The Mysterious Disappearance of Caroline Hill

The Mysterious Disappearance of Caroline Hill

Allison R.

 

I didn’t mean to kill her.

I wasn’t thinking. My mind wasn’t clear.

I wasn’t even supposed to be in that forest by the lake.

There was a body on the ground next to my feet. Rain fell down my arms, washing the blood from my hands. The sound of shoes scuffling in the wet grass pounded in my ears.

I was crouching behind a fallen pine tree, listening to the waves on the lake. I paused for a breath, my heart threatening to burst out of my chest as it threw itself against my ribcage.

A walk in the woods, that’s what it was. That’s what I told myself before it was too late – before it threatened to question who I really was inside. I told myself that all I needed was a stroll by the lake, thirty minutes away from the constant, happy buzz of my home.

It was too late before I had even realized what I had done. I was in shock, paralyzed by fear. I couldn’t move as I replayed the last moments in my head over and over. After all, how can one forget the pine needles stuck between her sneakers? How can I forget the blood on my hands? How can I forget what I did to Caroline Hill?

*

My name is not Allie May.

I don’t live in Tampa, Florida.

I’m not twenty-one years old.

I never used to steal IDs from frat girls putting makeup on in the bathroom.

I used to live in Ohio with my mom. I went to school like everyone else at Silver High. Everyone knew me. The popular kids liked me because I was a cheerleader, while the geeks preferred to come to me to get help on homework. I was loved and cherished in that little town of Silverton, Ohio until the night where I messed up.

I panicked and ran into the woods, disappearing behind slim oak trees and their emerald green leaves. I could hear footsteps behind me, following my every move. Every sound was a warning, from the rustling of the leaves to the trickle of the creek.

I slowed to a stop as I reached the main road. The streetlamps flickered, their soft yellow light eerily projecting onto the road before me. I was bathed in a crown of light, the opposite of where I was supposed to be. I stepped off of the road and faded into the shadows, tossing my cell phone into the ditch. No one would find me here on an abandoned road in a small town.

The moon shone from behind the expanse of wispy gray clouds, casting a ghostly white light onto the world below it. Stars twinkled in the midnight sky as an airplane passed overhead.

I tore across the road, leaping over a barbed wire fence hidden in the bushes. The wire snagged my gray sweatpants, tearing my thigh open as I hit the ground.  I shook my head and kept on running.
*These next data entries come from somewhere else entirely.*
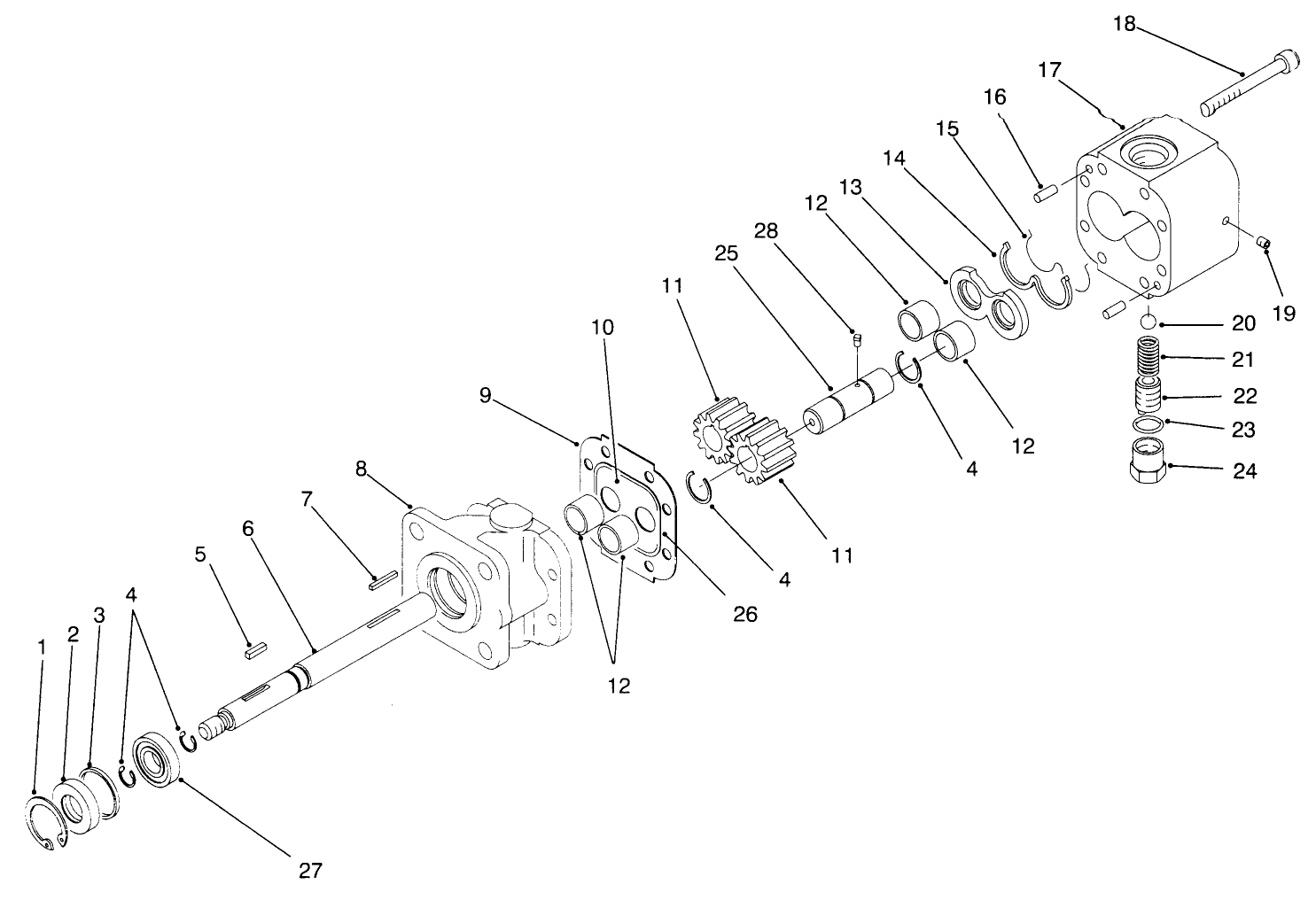 18
17
16
15
14
13
12
28
25
11
10
9
8
7
6
5
4
3
2
1
19
20
21
22
23
24
12
4
11
4
26
12
27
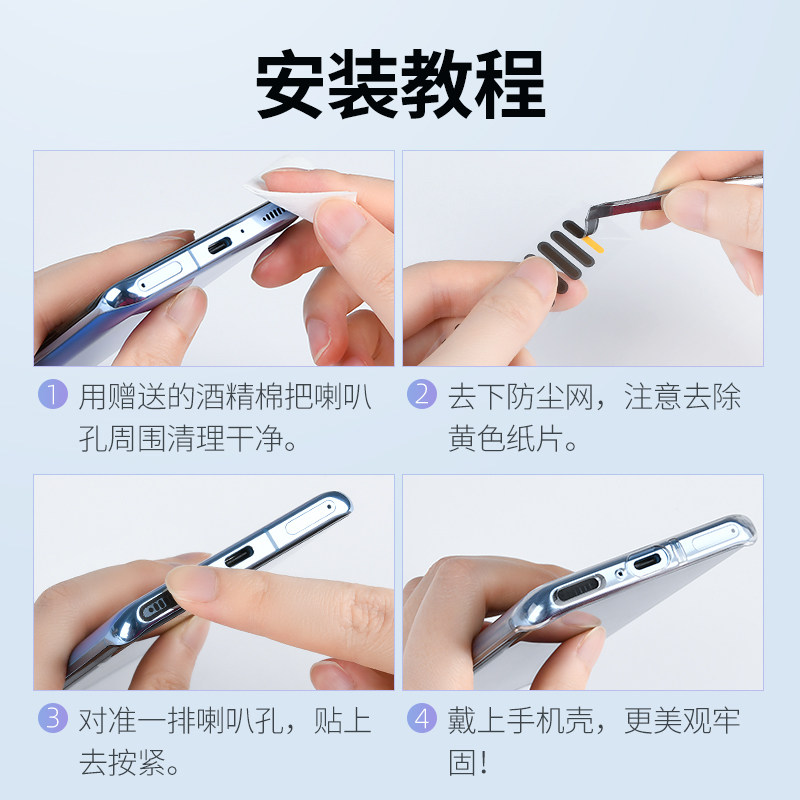 安装教程

1 用赠送的酒精棉把喇叭孔周围清理干净。

2 去下防尘网，注意去除黄色纸片。

3 对准一排喇叭孔，贴上去按紧。

4 戴上手机壳，更美观牢固!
I didn’t know where to go. I knew that I needed to hitch a ride and leave Ohio. I’d need to reach a place where no one would recognize me. A tear threatened to fall out of my eye, but I forcefully wiped it away. What would my mother, an unemployed woman who knew how to sense danger, say to me if she saw me now?

“Nicole,” she would say to me. “If you don’t know where to go, you don’t hesitate. You leave this state and you take off. If you’re ever in danger, you run as fast as you can until no one will be able to catch you. You hear me?”

“Yes, mama,” I would murmur.

“You won’t be prepared for change,” she’d say. “Being in danger, you’d think that you’d stay true to yourself. But would you steal a piece of bread to prevent yourself from starving? Would you set a building on fire to keep you warm?”

“Steal? Set a building on fire?”

“Stealing may be your only choice in times of need. You have to make a choice: are you willing to sacrifice your soul in order to save your body?”

“Mom, I- “

“No!” she’d scream. “If anything happens to you, no matter what, you run. You will do whatever you can to get away from the person who is looking for you. You’ll change your name and your appearance just to get away with a crime.”

“Mom, why would I get in trouble for -”

“Promise me, Nicole,” she’d say. “Promise me that when you are in danger, you will run.”

I collapsed onto the ground, holding my head in my hands. I’ve never done this before. Where do I go? What do I say if people start asking?

“Run,” I said to myself aloud, answering my own question. “Run until your legs can get you as far away from Silverton, Ohio as you need to be.”